Text:
Next, I used the Find Calendar Events Where action and set my filters — any of the following and my choice of calendar. After this, I used Repeat With Each to go through the calendar events. Here I used the Display Text to format the start date and time, and the name of the calendar (I could use the name of the event, and in most cases, I would recommend it, but for podcasting this ensures consistency), then both of those are added to a list again, and I create another horizontal stack (so the time is displayed next to the name), and add this stack to my variable
I then use
Widget Content to create a vertical stack, which means my title and calendar items are all added in a list to my widget. After this, I added some finishing touches — setting the background color to black (to blend in with my wallpaper). To do this I use the WidgetPack Color action to create the black and then stack that and the Widget Content vertical stack with a Z stack. Then I changed the foreground color to white — this only affects the things that don’t already have a color set (so not the title), and the final step was to update the widget.
This sounds complex, but once I had the first widget for checking my podcasting schedule, I could go ahead and duplicate it to get my deadlines, and again for a plan of my day (where I got events on my calendars for today rather than events from specific calendars). These three widgets now sit in a stack at the top of my home screen and provide useful information throughout my day.

Exercise data:
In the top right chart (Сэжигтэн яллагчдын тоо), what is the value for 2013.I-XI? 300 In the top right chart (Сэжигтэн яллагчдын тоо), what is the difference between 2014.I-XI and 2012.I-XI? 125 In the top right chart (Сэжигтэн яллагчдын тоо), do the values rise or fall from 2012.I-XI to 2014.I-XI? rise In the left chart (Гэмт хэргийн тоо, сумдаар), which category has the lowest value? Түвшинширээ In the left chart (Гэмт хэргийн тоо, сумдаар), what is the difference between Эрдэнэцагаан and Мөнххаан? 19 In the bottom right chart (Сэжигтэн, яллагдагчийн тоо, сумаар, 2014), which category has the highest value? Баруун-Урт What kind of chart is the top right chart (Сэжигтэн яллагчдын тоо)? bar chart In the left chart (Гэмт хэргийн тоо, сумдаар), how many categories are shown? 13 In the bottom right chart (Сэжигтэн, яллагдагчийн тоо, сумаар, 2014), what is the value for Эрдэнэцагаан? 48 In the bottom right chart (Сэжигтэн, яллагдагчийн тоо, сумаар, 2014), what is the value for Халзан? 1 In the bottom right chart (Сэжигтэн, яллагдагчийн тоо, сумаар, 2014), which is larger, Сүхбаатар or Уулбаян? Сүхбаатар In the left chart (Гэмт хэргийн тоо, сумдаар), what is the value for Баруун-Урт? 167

Problems to work on:
A. In the widget text, list each thing the author's three widgets were built to show.
B. Using the widget text, say whether each statement agrees with it, answering yes or no and quoting the words that decide it: (i) The widget's background color was set to white. (ii) Changing the foreground color to white left the title's color unchanged. (iii) The three widgets sit at the bottom of the home screen.
C. Write the next part of the widget text, picking up after its final sentence.
The material has no role in this exercise.

Exercise responses:
A. The podcasting schedule, deadlines, and a plan of the day.

B.
(i) No: "setting the background color to black"
(ii) Yes: "this only affects the things that don’t already have a color set (so not the title)"
(iii) No: "These three widgets now sit in a stack at the top of my home screen"

C.
One critical thing with any widget is making sure it’s updated often enough to be useful — after all, there’s no use in having a theoretically perfect dashboard on the home screen of your iPhone if the information is stale! To help me keep my widgets up to date I moved all my widget Shortcuts into a folder (called Widgets). Then in All Shortcuts I created a shortcut called Widget Updates1 that uses the Get Shortcut action to get all the widgets in the widget folder, and then inside a Repeat with Each it runs each Shortcut. Once I had this shortcut, I added it to several automations. Whenever I put my iPhone on charge or take it off charge, I have the automation Run Shortcut, which runs the Update Widgets shortcut. This also happens at 9am and 9pm and when I wake up in the morning. For me, this updates the information often enough that the data is always up to date, but you may find that you need to have an automation run every hour to update your widgets, which is also possible. Just make sure to disable “Ask Before Running” so that the automations really do run in the background, and then your widgets update automatically.
Now when I unlock my iPhone and look at my home screen, I see the information I need at a glance, and with a simple swipe I can switch from my daily plan to my podcasting calendar or my upcoming deadlines. Other people have even created custom widgets to display tasks. I’m in the process of creating a Home Status widget, which shows me which windows are open, heaters are on, the temperatures in different rooms of my house, and more. Fortunately, with the power of Shortcuts in iOS available to us today, the world is your oyster when it comes to fetching data — it’s just up to you to decide how to format and display it!